**Task brief**
Pick out every line of the items below that contains the word "does", matching case exactly, and copy each of those lines.

**Source data**
------------------------------------------------

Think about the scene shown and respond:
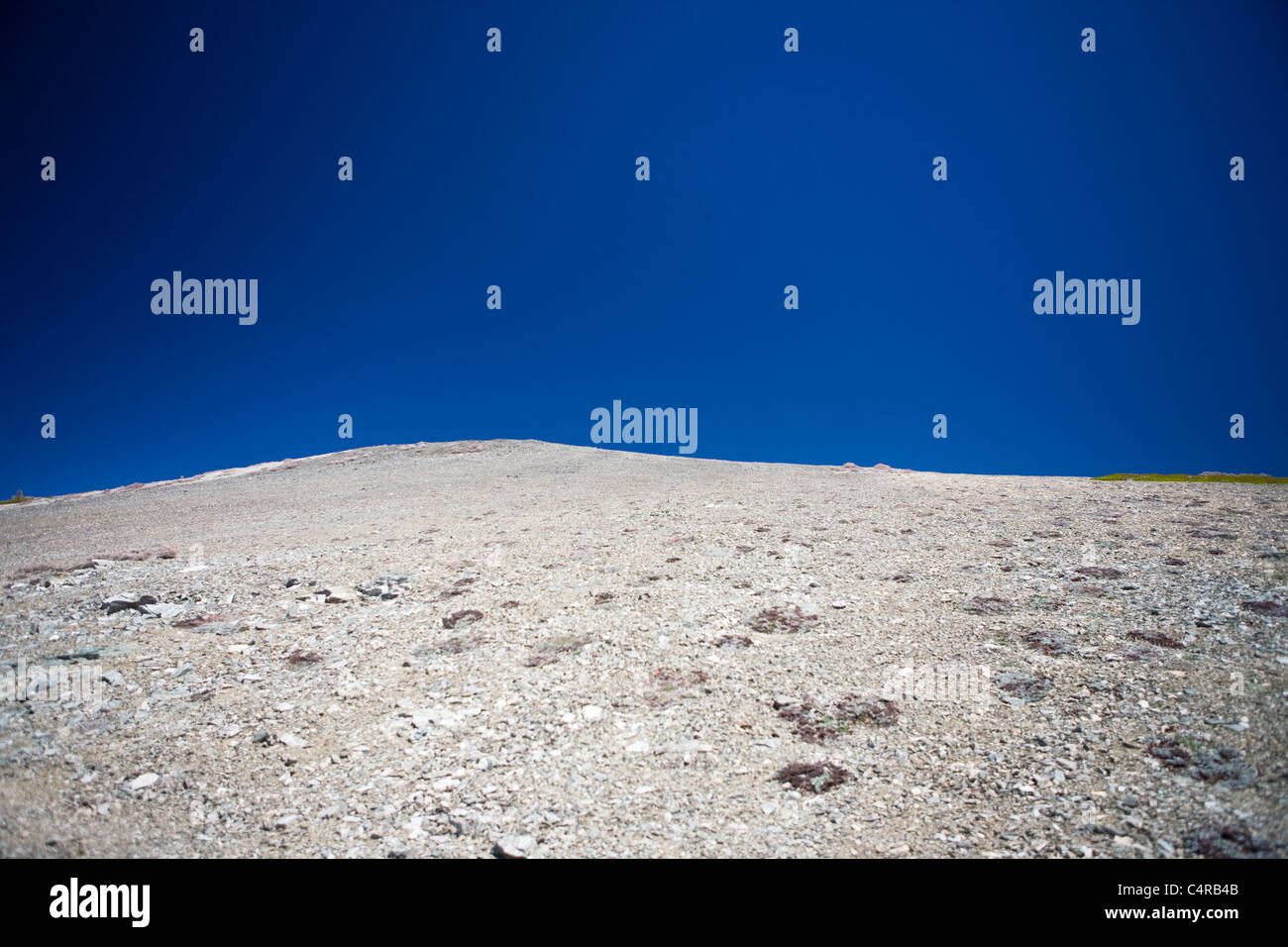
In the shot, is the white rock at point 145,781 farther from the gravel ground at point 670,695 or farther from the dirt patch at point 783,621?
the dirt patch at point 783,621

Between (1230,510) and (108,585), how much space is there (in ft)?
122

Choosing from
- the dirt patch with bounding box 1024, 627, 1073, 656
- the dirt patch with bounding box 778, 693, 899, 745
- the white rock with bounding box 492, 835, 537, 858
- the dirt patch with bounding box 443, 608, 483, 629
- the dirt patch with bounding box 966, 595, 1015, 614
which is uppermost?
the dirt patch with bounding box 966, 595, 1015, 614

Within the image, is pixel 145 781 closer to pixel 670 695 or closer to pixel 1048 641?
pixel 670 695

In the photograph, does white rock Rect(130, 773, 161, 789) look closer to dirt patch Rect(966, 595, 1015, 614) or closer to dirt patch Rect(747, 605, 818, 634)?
dirt patch Rect(747, 605, 818, 634)

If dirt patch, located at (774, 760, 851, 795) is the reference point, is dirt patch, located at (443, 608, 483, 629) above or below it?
above

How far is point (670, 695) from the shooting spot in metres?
8.12

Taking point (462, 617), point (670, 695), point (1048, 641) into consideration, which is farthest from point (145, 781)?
point (1048, 641)

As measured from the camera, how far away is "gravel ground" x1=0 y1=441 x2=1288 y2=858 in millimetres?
5379

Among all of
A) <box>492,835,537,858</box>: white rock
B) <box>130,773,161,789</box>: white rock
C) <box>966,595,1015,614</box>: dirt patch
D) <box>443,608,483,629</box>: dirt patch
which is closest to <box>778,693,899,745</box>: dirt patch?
<box>492,835,537,858</box>: white rock

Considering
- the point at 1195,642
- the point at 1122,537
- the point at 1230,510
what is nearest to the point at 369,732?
the point at 1195,642

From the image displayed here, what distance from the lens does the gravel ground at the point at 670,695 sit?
17.6 ft

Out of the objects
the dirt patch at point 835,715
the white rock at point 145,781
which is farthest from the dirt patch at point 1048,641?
the white rock at point 145,781

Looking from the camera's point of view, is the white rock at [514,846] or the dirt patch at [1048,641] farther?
the dirt patch at [1048,641]

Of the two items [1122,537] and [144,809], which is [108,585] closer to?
[144,809]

------------------------------------------------

**Solution to this problem**
In the photograph, does white rock Rect(130, 773, 161, 789) look closer to dirt patch Rect(966, 595, 1015, 614) or closer to dirt patch Rect(747, 605, 818, 634)?
From the image displayed here, what distance from the lens does the gravel ground at the point at 670,695 sit?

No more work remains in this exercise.